Senin, 24 Februari 2025 | 18:31:05 WIB
Pasien RSUD Tebo Alami Penolakan BPJS Kesehatan Suara dari Warga dan Klarifikasi Pihak Terkait

JAKARTA – Seorang warga dari Kabupaten Tebo, Jambi, meluapkan kekesalan setelah pengajuan rawat inap di RSUD Sultan Thaha Saifuddin (STS) ditolak meskipun rutin membayar iuran BPJS Kesehatan. Pengalaman ini tidak hanya menyentuh hati tetapi juga memicu diskusi penting tentang batasan layanan BPJS Kesehatan. Indrawati, istri pasien, menyampaikan rasa kecewa karena penyakit yang diderita suaminya, Sabar, tidak masuk dalam daftar penyakit yang ditanggung untuk rawat inap oleh BPJS Kesehatan.

Penyebab Penolakan RSUD terhadap Pasien BPJS

"Suami saya didiagnosa dispepsia, dan mereka bilang itu tidak bisa membuatnya dirawat inap di rumah sakit lewat BPJS," kata Indrawati kepada wartawan. Dispepsia, suatu kondisi yang umumnya dikenal sebagai gangguan pencernaan, memang menjadi salah satu dari 144 diagnosis yang menurut kebijakan BPJS Kesehatan tidak memenuhi syarat untuk dirawat inap.

Indrawati merasa sudah mengikuti semua prosedur yang diberikan. "Saya sudah datang ke IGD, mereka minta rujukan, saya ambil rujukan ke Puskesmas," jelasnya.
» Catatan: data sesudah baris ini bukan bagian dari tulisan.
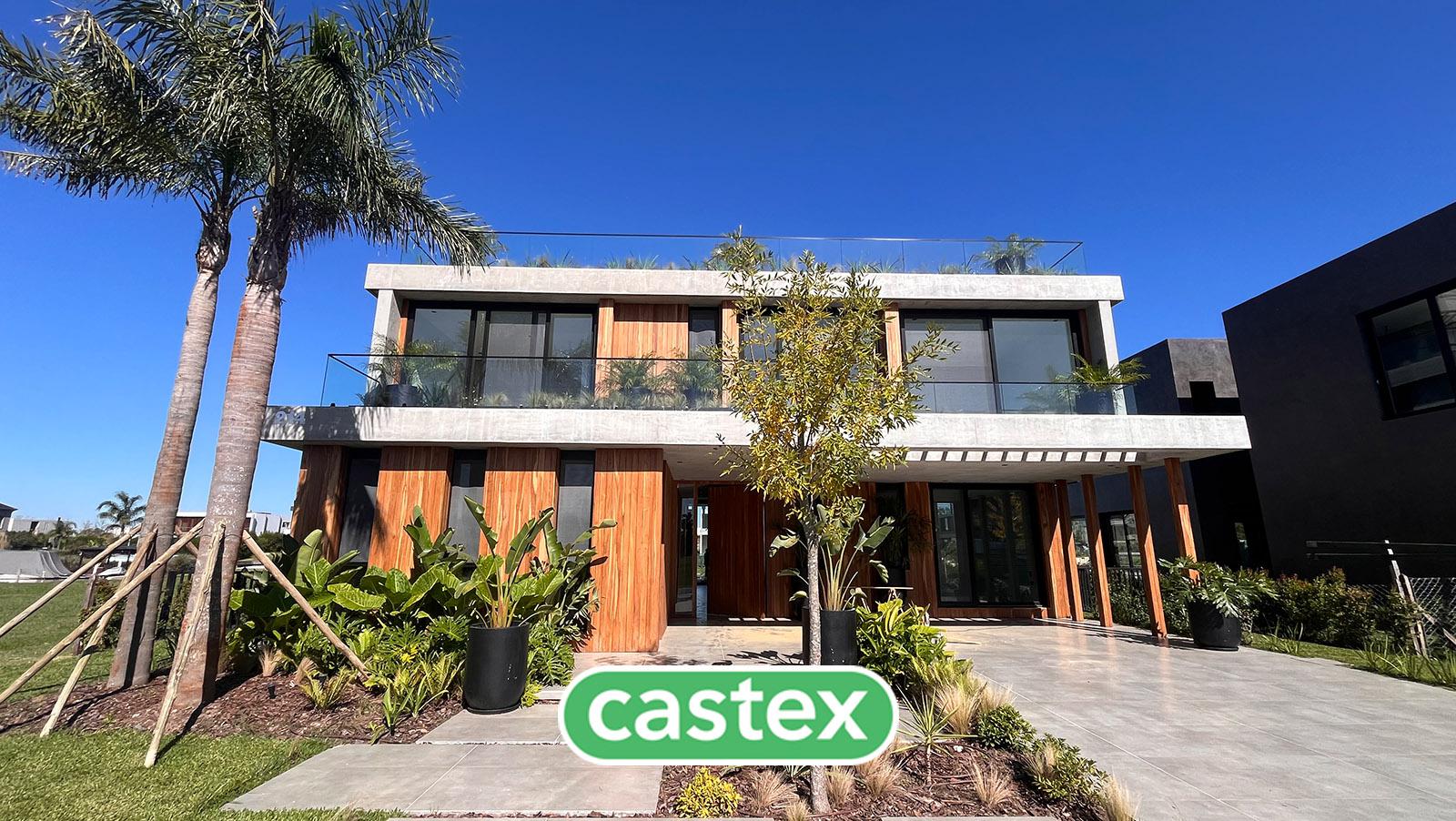 #5068745 | Venta | Casa | El Yacht (Castex Tigre)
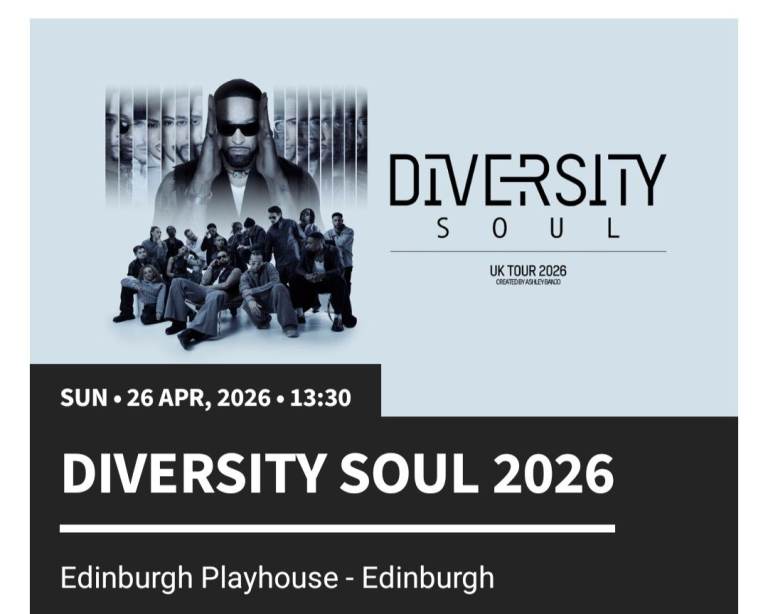 Diversity Tickets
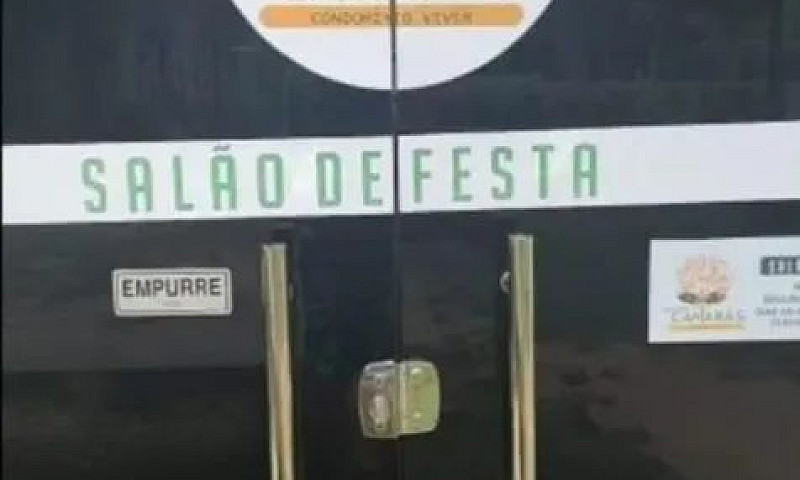 Apartamento Em Camar...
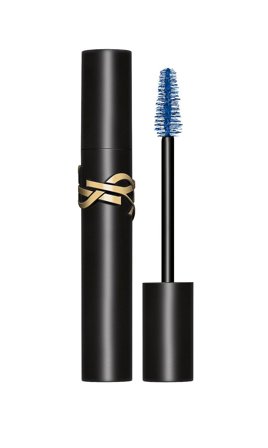 Yves Saint Laurent Mascara Lash Clash Blue 04, Makeup, Øjne, Mascara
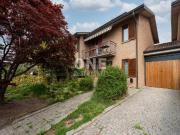 Villa in vendita a Giussano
Namun, kenyataan yang diterimanya menunjukkan bahwa rujukan tersebut hanya merujuk mereka ke poliklinik rawat jalan, tanpa adanya indikasi untuk rawat inap atau obat yang diberikan.

Penjelasan dari Pihak Rumah Sakit

Pihak RSUD melalui Kepala Bidang Pelayanan, Verawati Afta, memberikan keterangan lengkap mengenai situasi ini. "Setelah dilakukan pemeriksaan, pasien memang tidak dalam kondisi gawat darurat. Berdasarkan hasil dari dokter UGD, kondisi pasien tidak mengindikasikan perlunya rawat inap karena kondisi masih dalam keadaan stabil," jelas Verawati.

Dr. Vika, dokter UGD RSUD STS yang memeriksa Sabar, menambahkan, "Pasien datang dengan keluhan di bagian perut selama empat hari, tetapi setelah diperiksa, hemodinamik, tekanan darah, nadi, dan saturasi oksigennya masih stabil." Analisis lebih lanjut melalui rekam jantung pun tidak menunjukkan adanya anomali yang mengharuskan rawat inap.

Langkah Penting bagi Pasien BPJS

Situasi ini menyoroti perlunya pemahaman mendalam bagi pengguna layanan BPJS Kesehatan tentang kondisi-kondisi medis yang menjadi cakupan serta keterlibatan aktif dalam setiap tahap pemeriksaan.

"Kalau memang ingin menggunakan BPJS Kesehatan, harus disertakan surat rujukan," imbuh dr. Vika. Setelah prosedur ini dipenuhi, pasien diarahkan kembali ke poliklinik spesialis penyakit dalam, tetapi dokter spesialis tidak menyarankan rawat inap, sehingga prosedur tersebut dihentikan sesuai analisa profesional.

Indrawati juga mendapatkan penjelasan tambahan tentang pengambilan obat yang harus dilakukan melalui farmasi setelah pemeriksaan, namun sempat ada kesalahpahaman karena mereka langsung pulang setelah konsultasi.

Fenomena Penolakan dan Kasus Lainnya di Masyarakat

Kejadian serupa mengenai layanan BPJS juga mengemuka di berbagai wilayah, seperti kasus viral dari mantan karyawan PT Timah yang mengejek pekerja honorer pengguna BPJS dalam sebuah unggahan media sosial. Kasus ini memperlihatkan spektrum luas dari emosi dan persepsi publik terhadap perlakuan kesehatan dan layanan yang dianggap tidak maksimal atau dipahami salah oleh penggunanya.

Akibat dari unggahan video menghina pekerja honorer tersebut, yang bersangkutan, Dwi Citra Weni, akhirnya diberhentikan dari pekerjaannya. "Setelah serangkaian evaluasi, PT Timah Tbk memutuskan untuk memberikan sanksi pemutusan hubungan kerja," ucap Kepala Bidang Komunikasi PT Timah, Anggi Siahaan.

Implikasi dan Harapan di Masa Depan

Dari kejadian-kejadian ini, terlihat pentingnya edukasi mengenai BPJS Kesehatan, baik dari sisi pasien yang memanfaatkan layanan maupun para penyedia layanan medis. Transparansi tentang penyakit dan prosedur yang ditanggung BPJS serta koordinasi antara fasilitas layanan kesehatan dan masyarakat menjadi kunci keberhasilan sistem ini ke depannya.

"Kami berharap supaya ini menjadi pelajaran bagi semua pihak untuk lebih memahami dan menaati prosedural yang ada," tutup Anggi. Semoga pada akhirnya, peristiwa ini dapat meningkatkan kebijakan informasi yang lebih baik dan hubungan yang lebih harmonis di antara semua pemegang kepentingan dalam sistem kesehatan masyarakat kita.